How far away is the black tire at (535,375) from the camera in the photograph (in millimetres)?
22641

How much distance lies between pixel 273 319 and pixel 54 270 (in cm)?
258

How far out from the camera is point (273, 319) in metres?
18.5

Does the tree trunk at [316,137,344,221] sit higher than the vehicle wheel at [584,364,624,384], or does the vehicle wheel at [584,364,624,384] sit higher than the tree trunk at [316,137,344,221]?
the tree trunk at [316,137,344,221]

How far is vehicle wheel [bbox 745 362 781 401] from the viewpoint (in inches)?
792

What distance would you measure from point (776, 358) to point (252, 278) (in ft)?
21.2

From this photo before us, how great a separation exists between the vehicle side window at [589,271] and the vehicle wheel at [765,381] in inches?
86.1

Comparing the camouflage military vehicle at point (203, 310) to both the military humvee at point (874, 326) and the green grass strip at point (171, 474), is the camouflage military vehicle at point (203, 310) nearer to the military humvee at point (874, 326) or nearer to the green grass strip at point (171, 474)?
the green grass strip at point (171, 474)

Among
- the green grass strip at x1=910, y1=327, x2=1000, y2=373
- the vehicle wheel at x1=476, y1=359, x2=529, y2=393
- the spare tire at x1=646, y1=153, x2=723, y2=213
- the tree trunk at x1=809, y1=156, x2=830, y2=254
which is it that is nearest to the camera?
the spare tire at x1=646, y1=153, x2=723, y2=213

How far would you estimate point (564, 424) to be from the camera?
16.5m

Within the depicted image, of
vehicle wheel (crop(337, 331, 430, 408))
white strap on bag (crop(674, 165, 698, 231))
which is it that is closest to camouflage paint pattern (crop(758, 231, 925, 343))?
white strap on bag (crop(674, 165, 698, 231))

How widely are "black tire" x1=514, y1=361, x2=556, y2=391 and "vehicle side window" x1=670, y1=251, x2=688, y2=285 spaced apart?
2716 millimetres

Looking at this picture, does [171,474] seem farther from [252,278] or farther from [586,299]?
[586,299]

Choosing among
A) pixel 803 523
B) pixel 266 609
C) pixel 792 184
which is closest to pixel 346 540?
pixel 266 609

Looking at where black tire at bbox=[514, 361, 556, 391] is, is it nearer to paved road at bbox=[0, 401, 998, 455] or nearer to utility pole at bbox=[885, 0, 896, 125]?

§ §

### Task description
Retype every one of the lines above character for character, including their line breaks.

### Task answer
How far away is the black tire at (535,375) from the camera in the photograph (in millimetres)?
22641

How much distance lies between pixel 273 319 and pixel 54 270 (in cm)?
258

How far out from the camera is point (273, 319) in metres?
18.5

Does the tree trunk at [316,137,344,221] sit higher than the vehicle wheel at [584,364,624,384], or does the vehicle wheel at [584,364,624,384] sit higher than the tree trunk at [316,137,344,221]?
the tree trunk at [316,137,344,221]

How far is vehicle wheel [bbox 745 362 781 401] from the viewpoint (in inches)?
792

What distance would you measure from point (776, 358) to point (252, 278) (in ft)?
21.2

From this photo before us, how great a separation exists between the vehicle side window at [589,271] and the vehicle wheel at [765,381] in inches?
86.1

Comparing the camouflage military vehicle at point (203, 310) to both the military humvee at point (874, 326) and the green grass strip at point (171, 474), is the camouflage military vehicle at point (203, 310) nearer to the military humvee at point (874, 326) or nearer to the green grass strip at point (171, 474)?
the green grass strip at point (171, 474)

Among
- the green grass strip at x1=910, y1=327, x2=1000, y2=373
- the vehicle wheel at x1=476, y1=359, x2=529, y2=393
- the spare tire at x1=646, y1=153, x2=723, y2=213
- the tree trunk at x1=809, y1=156, x2=830, y2=254
which is it that is nearest to the camera?
the spare tire at x1=646, y1=153, x2=723, y2=213

How far would you estimate point (564, 424) to be from the camera?
16.5m

Within the depicted image, of
vehicle wheel (crop(337, 331, 430, 408))
white strap on bag (crop(674, 165, 698, 231))
which is it that is closest to camouflage paint pattern (crop(758, 231, 925, 343))?
white strap on bag (crop(674, 165, 698, 231))

How widely are "black tire" x1=514, y1=361, x2=556, y2=391 and "vehicle side window" x1=670, y1=251, x2=688, y2=285 spaced apart?
2716 millimetres

Looking at this picture, does [171,474] seem farther from [252,278] or farther from [586,299]?
[586,299]

Choosing among
A) pixel 803 523
B) pixel 266 609
C) pixel 792 184
which is closest to pixel 346 540?
pixel 266 609

Looking at where black tire at bbox=[514, 361, 556, 391] is, is it nearer to paved road at bbox=[0, 401, 998, 455] or nearer to utility pole at bbox=[885, 0, 896, 125]?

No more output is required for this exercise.